そして更に話を聞けばその完成も間近との話。今までヴィオラさんから借りていたあのナイフは入院と同時に返してしまったし、今の僕はモンスターと戦う武器の持ち合わせが無いことになる。
タイミング的にもまた適当な武器を買うのは変だし、そうするぐらいなら武器が完成するのを待った方が傍から見ても不思議ではない。探索を再開しない言い訳的にも不自然ではないだろう。
「あっ、なるほど。確かにそっちの方がいいですね」
「いいかな?」
「はい!大丈夫ですよ!」
「ごめんね……」
「謝ることじゃないですよ」
理由を聞いて納得したルミネ。そんな彼女を見て僕の中の罪悪感は加速していく。
朗らかに笑うルミネを上手く見ることが出来ず、視線を変に逸らしてしまった。
そんな僕の反応を気にした様子もなく、ルミネは一歩前に出て振り返るとこんなことを聞いてきた。
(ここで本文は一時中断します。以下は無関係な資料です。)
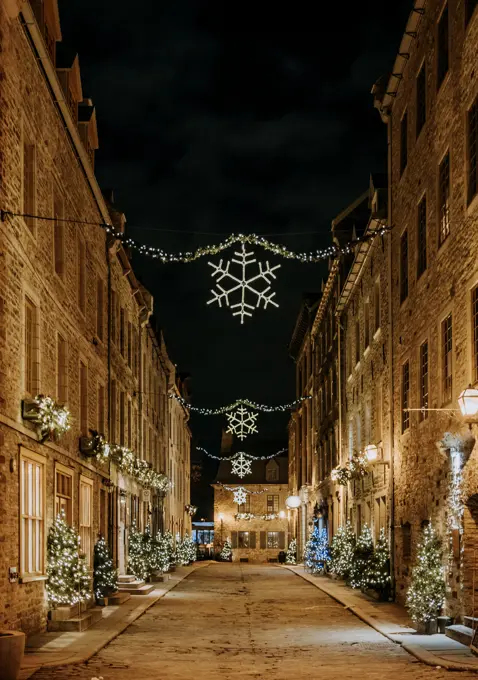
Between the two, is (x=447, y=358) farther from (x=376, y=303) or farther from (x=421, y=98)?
(x=376, y=303)

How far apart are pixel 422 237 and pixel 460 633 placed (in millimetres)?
8195


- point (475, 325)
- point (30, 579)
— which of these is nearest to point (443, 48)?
point (475, 325)

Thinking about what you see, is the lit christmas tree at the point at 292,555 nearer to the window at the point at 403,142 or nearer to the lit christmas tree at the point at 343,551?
the lit christmas tree at the point at 343,551

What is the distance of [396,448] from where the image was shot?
73.2 ft

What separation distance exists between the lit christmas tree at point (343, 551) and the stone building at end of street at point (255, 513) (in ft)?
125

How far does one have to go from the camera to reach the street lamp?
43.9 ft

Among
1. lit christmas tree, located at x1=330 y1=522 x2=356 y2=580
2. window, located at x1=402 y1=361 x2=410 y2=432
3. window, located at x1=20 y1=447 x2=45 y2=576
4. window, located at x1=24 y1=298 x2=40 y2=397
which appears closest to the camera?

「それじゃあ今日含めてあと4日はお休みってことですよね?」
「……うん。そういうことになるね」
「ならテイクくんはこの後は暇ってことですよね?」
「そう……なるね」
「ならこれから一緒に食事でもどうですか?」
「……えっ?」
時刻はちょうど昼前、時間的にルミネのこの提案は別に突拍子のない不自然なものではなかったが、僕は思わず気の抜けた声を出してしまう。
そして彼女からのお誘いを受けるべきかどうかで少し考え込んでしまう。
正直、今日のところは直ぐにでも自分の宿に帰って色々と気持ちの整理やこれからの事を考えたかった。しかし、今回の入院の件や今の言い訳のことを考えると彼女のお誘いを無下にもできないわけで───
「……そうだね。ルミネには色々とお世話になったし、僕の奢りでどこか食べに行こうか」
───結果として僕の選択肢にはルミネの誘いを受ける他なかった。
「ホントですか!?実は最近新しくできたお店があって、そこに行きたいと思ってたんです!」
「それじゃあそこに行こうか」
「はい!!」
僕の色良い返事にルミネは花が咲いたような笑顔になると、僕の手を引っ張る。
それに逆らうことなく僕は彼女に手を引かれながら今日もたくさんの人で賑わっているセントラルストリートへと入っていく。
楽しそうに鼻歌を歌うルミネを見て、少し胸の内に燻っていたモノが軽くなった気がした。